◆ Yapılacak iş: FATF'nin 9 Özel Tavsiyesi hakkındaki aşağıdaki metni baştan sona, tek bir harfini bile değiştirmeden yazın.

◆ Alıntılanan metin:
++++++++++++++++++++

FATF’nin 9 Özel Tavsiyesi, ABD’de yaşanan 11 Eylül 2001 terör saldırılarından sonra gündeme gelmiş olup, bu 9 Özel Tavsiyesi ile birlikte terörün finansmanı ile olan mücadele için de yeni standartlar oluşturulmuştur. Bu kapsamda 2001 yılının Ekim ayında Washington D.C.’de yapılan FATF’nin olağanüstü toplantısında, FATF’nin kara para aklama ile mücadele misyonuna terörizmin finansmanın önlenmesi de eklenmiş ve bu amaçla hazırlanan 8 Özel Tavsiye 31 Ekim 2001 tarihinde yayınlanmıştır[16]. Takip eden yıllarda ise nakdin yolcu beraberinde sınırlardan geçirilmesi konusunun da terörizmin finansmanı ile mücadelede dikkate alınması gereken önemli bir husus olduğunu benimseyen FATF, Ekim 2004 tarihindeki Genel Kurul toplantısında nakit taşıyıcılar konusunu gündemine taşımış ve nakit taşıyıcılar konusundaki (Cash Couriers) 9. Özel Tavsiyeyi kabul etmiştir. Böylece FATF’nin terörizmin finansmanı ile mücadeleye yönelik olarak yayınladığı Özel Tavsiyelerin sayısı 9’a ulaşmıştır[17].

++++++++++++++++++++

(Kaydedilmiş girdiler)
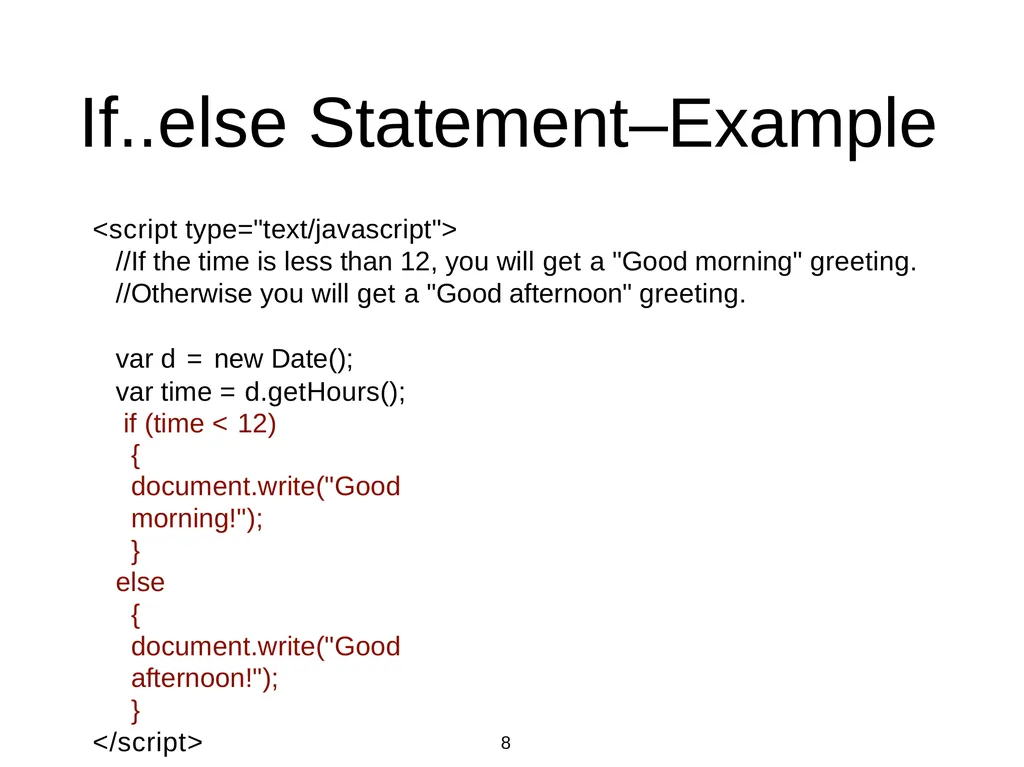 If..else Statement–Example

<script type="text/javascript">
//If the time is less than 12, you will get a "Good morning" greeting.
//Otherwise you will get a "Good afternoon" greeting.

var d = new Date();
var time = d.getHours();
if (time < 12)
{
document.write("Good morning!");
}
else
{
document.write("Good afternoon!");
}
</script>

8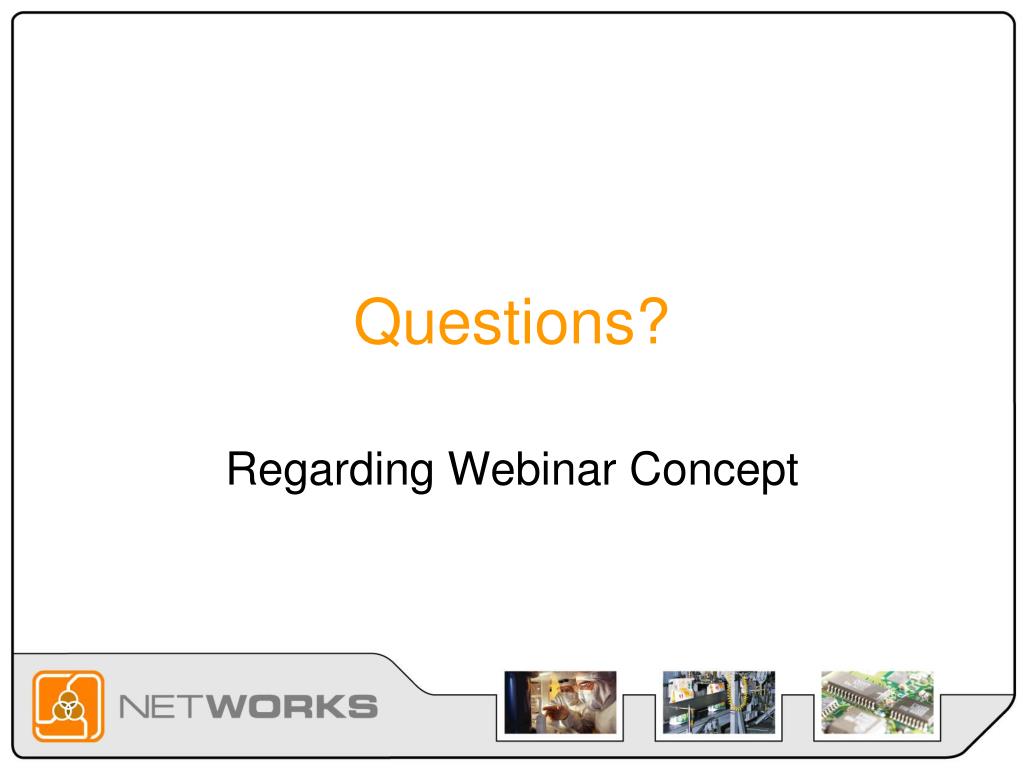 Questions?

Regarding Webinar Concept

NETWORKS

++++++++++++++++++++

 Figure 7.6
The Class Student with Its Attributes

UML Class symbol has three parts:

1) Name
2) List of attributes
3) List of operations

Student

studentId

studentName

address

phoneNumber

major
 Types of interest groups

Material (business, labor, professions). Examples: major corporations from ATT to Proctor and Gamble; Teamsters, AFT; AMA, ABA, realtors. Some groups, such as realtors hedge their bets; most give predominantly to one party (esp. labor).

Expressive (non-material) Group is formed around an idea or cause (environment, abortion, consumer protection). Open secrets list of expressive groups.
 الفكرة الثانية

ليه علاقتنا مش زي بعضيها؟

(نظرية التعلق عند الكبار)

++++++++++++++++++++

◆ Sonuç:
FATF’nin 9 Özel Tavsiyesi, ABD’de yaşanan 11 Eylül 2001 terör saldırılarından sonra gündeme gelmiş olup, bu 9 Özel Tavsiyesi ile birlikte terörün finansmanı ile olan mücadele için de yeni standartlar oluşturulmuştur. Bu kapsamda 2001 yılının Ekim ayında Washington D.C.’de yapılan FATF’nin olağanüstü toplantısında, FATF’nin kara para aklama ile mücadele misyonuna terörizmin finansmanın önlenmesi de eklenmiş ve bu amaçla hazırlanan 8 Özel Tavsiye 31 Ekim 2001 tarihinde yayınlanmıştır[16]. Takip eden yıllarda ise nakdin yolcu beraberinde sınırlardan geçirilmesi konusunun da terörizmin finansmanı ile mücadelede dikkate alınması gereken önemli bir husus olduğunu benimseyen FATF, Ekim 2004 tarihindeki Genel Kurul toplantısında nakit taşıyıcılar konusunu gündemine taşımış ve nakit taşıyıcılar konusundaki (Cash Couriers) 9. Özel Tavsiyeyi kabul etmiştir. Böylece FATF’nin terörizmin finansmanı ile mücadeleye yönelik olarak yayınladığı Özel Tavsiyelerin sayısı 9’a ulaşmıştır[17].